Data items:
################
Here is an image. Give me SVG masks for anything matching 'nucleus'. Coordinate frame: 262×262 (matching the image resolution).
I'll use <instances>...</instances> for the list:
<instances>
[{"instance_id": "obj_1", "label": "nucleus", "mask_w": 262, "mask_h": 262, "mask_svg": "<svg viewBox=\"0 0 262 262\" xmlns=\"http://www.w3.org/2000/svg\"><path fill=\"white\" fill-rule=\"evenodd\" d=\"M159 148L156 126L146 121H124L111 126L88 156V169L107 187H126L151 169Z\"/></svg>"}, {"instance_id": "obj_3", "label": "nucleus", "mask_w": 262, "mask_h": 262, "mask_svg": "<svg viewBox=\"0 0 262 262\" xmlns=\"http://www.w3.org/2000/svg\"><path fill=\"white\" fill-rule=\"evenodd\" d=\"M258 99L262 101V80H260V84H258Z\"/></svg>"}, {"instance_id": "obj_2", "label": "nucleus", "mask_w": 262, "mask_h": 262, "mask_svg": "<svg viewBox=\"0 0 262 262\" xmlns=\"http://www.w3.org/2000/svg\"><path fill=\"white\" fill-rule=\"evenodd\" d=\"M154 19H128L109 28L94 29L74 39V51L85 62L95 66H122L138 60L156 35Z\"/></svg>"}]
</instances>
################
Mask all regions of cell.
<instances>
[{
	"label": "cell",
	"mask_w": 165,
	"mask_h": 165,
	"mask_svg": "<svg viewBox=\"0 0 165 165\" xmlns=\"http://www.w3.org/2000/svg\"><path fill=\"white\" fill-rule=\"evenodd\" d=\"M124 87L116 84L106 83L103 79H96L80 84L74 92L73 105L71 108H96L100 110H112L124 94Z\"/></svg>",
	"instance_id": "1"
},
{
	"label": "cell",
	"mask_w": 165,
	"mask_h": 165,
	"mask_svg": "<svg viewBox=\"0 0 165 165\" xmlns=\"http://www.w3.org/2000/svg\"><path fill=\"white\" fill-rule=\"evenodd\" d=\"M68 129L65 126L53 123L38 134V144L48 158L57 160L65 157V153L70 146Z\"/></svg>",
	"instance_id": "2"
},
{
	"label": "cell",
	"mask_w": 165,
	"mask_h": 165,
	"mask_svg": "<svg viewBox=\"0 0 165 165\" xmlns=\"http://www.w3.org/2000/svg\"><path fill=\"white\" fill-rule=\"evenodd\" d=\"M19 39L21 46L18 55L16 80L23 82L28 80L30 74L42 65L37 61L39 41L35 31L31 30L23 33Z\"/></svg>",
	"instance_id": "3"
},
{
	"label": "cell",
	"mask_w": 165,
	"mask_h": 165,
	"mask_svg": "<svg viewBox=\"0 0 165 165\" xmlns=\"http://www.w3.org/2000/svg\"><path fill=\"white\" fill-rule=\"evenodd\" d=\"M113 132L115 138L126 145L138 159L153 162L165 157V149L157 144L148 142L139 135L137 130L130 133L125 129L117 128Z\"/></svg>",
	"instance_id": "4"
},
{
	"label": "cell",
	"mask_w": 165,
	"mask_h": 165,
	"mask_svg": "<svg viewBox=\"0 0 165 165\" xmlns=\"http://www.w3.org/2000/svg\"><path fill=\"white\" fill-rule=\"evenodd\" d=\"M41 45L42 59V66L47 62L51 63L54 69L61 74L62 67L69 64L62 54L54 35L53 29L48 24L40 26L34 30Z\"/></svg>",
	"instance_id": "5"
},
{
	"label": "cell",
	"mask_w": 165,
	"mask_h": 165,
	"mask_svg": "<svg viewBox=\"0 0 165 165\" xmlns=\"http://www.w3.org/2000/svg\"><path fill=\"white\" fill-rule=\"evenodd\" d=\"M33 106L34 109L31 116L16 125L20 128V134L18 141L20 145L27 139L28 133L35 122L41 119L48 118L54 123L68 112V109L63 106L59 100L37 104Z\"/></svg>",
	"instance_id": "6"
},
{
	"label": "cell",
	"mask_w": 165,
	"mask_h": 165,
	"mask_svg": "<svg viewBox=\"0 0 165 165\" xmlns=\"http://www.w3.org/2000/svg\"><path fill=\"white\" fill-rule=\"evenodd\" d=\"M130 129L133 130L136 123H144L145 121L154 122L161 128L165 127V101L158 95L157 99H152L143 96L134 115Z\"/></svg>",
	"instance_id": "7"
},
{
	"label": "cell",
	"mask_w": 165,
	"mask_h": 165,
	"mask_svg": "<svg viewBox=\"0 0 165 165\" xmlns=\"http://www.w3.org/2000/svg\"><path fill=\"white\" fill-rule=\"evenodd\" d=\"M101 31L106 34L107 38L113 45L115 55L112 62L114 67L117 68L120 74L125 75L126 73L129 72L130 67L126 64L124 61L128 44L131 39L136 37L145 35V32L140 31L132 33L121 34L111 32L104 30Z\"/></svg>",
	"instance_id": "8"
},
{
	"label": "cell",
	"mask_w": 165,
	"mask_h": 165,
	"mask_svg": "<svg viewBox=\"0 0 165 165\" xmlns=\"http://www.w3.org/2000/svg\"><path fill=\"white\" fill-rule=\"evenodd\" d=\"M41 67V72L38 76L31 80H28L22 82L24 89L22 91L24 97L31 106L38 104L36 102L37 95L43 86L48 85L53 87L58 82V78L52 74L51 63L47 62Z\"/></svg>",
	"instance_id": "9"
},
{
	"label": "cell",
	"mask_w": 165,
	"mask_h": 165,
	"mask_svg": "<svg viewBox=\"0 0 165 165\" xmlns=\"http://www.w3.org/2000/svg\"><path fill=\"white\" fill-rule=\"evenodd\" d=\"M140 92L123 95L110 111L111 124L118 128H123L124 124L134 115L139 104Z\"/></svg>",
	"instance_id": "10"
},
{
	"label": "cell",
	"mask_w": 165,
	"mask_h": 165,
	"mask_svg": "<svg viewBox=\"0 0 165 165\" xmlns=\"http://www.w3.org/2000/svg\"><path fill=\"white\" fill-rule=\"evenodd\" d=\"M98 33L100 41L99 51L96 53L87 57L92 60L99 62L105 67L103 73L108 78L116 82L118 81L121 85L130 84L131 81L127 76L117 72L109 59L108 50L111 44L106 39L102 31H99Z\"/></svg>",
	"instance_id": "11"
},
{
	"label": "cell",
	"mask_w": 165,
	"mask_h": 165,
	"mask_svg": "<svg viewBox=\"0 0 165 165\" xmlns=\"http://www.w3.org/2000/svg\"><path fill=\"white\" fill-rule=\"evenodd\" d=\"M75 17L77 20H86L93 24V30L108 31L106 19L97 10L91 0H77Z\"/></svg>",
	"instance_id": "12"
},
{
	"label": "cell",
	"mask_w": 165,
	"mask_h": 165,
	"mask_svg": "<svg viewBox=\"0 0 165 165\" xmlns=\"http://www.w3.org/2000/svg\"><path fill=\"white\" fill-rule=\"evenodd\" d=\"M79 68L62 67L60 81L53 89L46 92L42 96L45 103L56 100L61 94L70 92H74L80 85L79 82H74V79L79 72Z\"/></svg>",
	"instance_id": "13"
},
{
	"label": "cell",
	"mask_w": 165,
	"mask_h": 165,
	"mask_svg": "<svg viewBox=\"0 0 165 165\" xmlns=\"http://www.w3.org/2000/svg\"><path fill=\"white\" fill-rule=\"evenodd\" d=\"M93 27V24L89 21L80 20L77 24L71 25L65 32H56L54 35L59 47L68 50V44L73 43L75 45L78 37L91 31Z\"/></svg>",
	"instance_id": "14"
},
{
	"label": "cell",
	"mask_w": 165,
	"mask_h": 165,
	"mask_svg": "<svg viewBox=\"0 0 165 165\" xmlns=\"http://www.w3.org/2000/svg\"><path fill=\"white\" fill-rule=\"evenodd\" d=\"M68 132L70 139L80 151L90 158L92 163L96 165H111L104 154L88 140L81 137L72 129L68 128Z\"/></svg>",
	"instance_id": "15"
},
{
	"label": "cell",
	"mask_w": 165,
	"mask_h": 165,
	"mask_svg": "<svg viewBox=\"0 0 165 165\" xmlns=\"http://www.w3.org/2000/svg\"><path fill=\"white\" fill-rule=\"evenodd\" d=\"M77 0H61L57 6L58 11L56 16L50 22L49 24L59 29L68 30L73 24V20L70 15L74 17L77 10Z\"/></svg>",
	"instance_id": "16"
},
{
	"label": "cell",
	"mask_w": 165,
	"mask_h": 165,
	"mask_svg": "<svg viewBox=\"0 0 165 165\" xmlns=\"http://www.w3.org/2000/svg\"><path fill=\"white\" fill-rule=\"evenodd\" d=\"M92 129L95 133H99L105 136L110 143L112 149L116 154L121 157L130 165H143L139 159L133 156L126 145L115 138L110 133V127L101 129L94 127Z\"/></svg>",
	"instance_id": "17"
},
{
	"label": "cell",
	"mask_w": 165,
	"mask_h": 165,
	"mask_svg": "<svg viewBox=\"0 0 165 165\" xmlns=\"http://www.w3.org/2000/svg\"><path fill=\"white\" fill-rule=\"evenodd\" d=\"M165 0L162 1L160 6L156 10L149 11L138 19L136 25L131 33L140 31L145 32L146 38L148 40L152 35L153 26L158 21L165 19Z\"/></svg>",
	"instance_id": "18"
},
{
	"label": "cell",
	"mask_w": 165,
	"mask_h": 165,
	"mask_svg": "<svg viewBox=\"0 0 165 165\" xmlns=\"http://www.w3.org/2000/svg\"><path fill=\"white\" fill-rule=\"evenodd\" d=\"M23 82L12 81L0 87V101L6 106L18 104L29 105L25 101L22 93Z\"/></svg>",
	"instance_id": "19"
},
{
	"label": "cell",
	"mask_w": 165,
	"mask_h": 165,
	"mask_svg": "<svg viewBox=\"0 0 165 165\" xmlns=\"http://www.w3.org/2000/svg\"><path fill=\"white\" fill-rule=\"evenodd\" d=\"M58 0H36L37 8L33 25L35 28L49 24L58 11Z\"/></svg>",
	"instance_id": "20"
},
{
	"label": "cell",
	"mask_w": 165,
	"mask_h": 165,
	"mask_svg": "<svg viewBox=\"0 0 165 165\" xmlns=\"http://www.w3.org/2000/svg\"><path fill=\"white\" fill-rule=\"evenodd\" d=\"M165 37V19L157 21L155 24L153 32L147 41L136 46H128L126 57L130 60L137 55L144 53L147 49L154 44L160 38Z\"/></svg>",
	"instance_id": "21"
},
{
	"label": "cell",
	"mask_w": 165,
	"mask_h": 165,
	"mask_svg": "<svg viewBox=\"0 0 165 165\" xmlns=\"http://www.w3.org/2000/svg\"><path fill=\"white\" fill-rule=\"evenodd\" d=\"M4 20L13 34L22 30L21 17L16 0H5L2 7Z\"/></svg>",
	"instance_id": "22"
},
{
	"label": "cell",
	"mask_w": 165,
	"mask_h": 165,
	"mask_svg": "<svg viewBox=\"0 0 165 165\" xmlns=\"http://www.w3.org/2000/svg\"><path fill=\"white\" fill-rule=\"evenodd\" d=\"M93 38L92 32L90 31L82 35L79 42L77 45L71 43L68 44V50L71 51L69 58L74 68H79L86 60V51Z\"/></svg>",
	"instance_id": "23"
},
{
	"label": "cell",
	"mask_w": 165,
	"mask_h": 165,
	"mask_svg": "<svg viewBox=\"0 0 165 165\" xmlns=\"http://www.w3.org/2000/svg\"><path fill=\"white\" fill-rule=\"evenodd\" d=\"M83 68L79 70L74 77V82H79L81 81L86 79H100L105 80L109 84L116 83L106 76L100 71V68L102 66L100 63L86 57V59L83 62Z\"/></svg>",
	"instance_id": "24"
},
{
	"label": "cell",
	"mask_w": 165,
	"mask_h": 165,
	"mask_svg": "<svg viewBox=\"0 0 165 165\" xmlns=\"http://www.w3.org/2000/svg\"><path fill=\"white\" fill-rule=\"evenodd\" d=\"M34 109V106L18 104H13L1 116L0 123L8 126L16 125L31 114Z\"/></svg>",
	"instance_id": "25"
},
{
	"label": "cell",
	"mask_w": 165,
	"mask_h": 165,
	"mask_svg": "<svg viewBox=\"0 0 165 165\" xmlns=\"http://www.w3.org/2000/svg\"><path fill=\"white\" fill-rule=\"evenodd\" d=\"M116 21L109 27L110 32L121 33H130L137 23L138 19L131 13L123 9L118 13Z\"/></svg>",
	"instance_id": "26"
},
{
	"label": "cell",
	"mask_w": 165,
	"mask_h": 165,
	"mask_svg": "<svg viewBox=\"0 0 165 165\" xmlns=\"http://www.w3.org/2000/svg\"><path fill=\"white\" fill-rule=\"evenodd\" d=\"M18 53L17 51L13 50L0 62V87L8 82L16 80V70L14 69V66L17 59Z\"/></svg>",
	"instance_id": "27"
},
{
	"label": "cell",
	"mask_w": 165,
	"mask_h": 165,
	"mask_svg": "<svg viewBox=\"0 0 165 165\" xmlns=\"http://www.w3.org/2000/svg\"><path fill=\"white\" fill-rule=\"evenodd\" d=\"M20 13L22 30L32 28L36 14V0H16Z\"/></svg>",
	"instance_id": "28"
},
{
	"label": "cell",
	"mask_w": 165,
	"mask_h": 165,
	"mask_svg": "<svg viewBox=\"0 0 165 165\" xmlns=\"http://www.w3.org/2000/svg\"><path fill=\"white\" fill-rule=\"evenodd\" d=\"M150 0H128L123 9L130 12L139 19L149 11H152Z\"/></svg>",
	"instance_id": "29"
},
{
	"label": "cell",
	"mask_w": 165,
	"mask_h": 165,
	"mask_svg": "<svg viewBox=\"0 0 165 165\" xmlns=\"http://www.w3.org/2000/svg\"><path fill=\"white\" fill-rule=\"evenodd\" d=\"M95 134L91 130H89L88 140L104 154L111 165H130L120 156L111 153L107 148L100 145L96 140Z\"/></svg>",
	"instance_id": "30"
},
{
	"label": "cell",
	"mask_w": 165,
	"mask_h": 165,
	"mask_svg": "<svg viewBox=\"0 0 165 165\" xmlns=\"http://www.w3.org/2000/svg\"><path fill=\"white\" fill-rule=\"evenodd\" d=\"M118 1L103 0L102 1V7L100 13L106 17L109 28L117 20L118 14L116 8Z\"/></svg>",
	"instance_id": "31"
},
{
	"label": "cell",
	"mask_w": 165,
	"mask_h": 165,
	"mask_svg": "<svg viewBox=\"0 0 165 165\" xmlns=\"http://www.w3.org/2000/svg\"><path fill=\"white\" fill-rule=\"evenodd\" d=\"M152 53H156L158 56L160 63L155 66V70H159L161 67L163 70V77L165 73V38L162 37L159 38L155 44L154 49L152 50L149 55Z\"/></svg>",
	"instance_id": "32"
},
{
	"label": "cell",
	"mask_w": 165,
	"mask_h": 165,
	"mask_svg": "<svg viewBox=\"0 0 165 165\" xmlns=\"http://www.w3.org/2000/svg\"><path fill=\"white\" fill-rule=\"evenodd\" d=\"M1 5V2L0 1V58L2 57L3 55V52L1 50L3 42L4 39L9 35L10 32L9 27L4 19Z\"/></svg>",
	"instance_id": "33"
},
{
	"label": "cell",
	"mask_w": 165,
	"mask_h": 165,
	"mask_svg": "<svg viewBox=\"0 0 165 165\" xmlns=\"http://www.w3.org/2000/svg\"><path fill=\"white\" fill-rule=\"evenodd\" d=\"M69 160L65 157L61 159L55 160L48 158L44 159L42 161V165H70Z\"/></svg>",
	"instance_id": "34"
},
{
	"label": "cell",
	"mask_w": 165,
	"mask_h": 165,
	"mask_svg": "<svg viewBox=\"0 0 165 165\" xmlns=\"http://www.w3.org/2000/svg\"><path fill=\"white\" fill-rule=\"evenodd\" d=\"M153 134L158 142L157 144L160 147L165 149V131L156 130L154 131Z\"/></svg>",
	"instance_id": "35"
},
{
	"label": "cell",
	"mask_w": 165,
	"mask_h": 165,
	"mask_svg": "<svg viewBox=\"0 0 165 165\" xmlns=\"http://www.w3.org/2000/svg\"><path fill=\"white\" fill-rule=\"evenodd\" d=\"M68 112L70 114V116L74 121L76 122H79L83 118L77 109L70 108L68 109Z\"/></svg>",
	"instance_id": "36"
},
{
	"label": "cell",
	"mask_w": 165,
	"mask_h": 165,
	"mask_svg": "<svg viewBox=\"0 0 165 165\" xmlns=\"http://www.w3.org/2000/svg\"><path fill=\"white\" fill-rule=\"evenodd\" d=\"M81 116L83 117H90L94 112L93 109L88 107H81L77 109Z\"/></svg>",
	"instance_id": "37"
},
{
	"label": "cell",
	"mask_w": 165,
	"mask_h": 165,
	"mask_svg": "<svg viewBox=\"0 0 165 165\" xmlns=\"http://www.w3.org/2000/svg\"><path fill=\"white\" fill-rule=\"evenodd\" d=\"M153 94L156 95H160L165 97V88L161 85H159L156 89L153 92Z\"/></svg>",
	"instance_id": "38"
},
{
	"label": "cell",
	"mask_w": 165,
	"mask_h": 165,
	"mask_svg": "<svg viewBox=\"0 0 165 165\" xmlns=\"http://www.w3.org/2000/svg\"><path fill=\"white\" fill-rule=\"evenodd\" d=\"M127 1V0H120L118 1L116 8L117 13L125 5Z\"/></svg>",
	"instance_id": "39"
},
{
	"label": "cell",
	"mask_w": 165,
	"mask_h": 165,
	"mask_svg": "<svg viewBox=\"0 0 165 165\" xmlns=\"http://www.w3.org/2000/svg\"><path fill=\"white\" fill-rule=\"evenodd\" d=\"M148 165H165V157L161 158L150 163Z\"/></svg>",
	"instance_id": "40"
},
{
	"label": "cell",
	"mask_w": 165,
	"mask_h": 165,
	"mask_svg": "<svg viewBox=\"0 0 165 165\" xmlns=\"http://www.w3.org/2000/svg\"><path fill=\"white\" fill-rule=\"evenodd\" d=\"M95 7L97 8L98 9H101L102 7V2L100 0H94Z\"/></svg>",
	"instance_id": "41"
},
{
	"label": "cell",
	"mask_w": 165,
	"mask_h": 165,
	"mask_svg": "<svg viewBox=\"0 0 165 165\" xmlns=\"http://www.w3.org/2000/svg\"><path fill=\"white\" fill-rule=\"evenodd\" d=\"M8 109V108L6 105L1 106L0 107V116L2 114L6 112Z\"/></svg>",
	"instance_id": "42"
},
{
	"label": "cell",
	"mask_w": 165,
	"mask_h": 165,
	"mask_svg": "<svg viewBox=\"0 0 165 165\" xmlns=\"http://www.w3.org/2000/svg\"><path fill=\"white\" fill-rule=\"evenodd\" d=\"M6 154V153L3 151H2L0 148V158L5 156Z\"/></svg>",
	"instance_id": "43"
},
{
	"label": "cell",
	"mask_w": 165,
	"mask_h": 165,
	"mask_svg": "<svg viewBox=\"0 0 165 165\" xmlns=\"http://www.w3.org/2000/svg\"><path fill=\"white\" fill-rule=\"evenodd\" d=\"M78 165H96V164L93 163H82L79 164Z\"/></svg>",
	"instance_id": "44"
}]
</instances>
################
* _GIVEN EXERCISE_
Which lines in the rows above contain the string "nucleus"? Identify each one and copy it in full.

* _COMPLETE RESPONSE_
Here is an image. Give me SVG masks for anything matching 'nucleus'. Coordinate frame: 262×262 (matching the image resolution).
[{"instance_id": "obj_1", "label": "nucleus", "mask_w": 262, "mask_h": 262, "mask_svg": "<svg viewBox=\"0 0 262 262\" xmlns=\"http://www.w3.org/2000/svg\"><path fill=\"white\" fill-rule=\"evenodd\" d=\"M159 148L156 126L146 121H124L111 126L88 156V169L107 187H126L151 169Z\"/></svg>"}, {"instance_id": "obj_3", "label": "nucleus", "mask_w": 262, "mask_h": 262, "mask_svg": "<svg viewBox=\"0 0 262 262\" xmlns=\"http://www.w3.org/2000/svg\"><path fill=\"white\" fill-rule=\"evenodd\" d=\"M258 99L262 101V80H260V84H258Z\"/></svg>"}, {"instance_id": "obj_2", "label": "nucleus", "mask_w": 262, "mask_h": 262, "mask_svg": "<svg viewBox=\"0 0 262 262\" xmlns=\"http://www.w3.org/2000/svg\"><path fill=\"white\" fill-rule=\"evenodd\" d=\"M154 19H128L109 28L94 29L74 39V51L85 62L95 66H122L138 60L156 35Z\"/></svg>"}]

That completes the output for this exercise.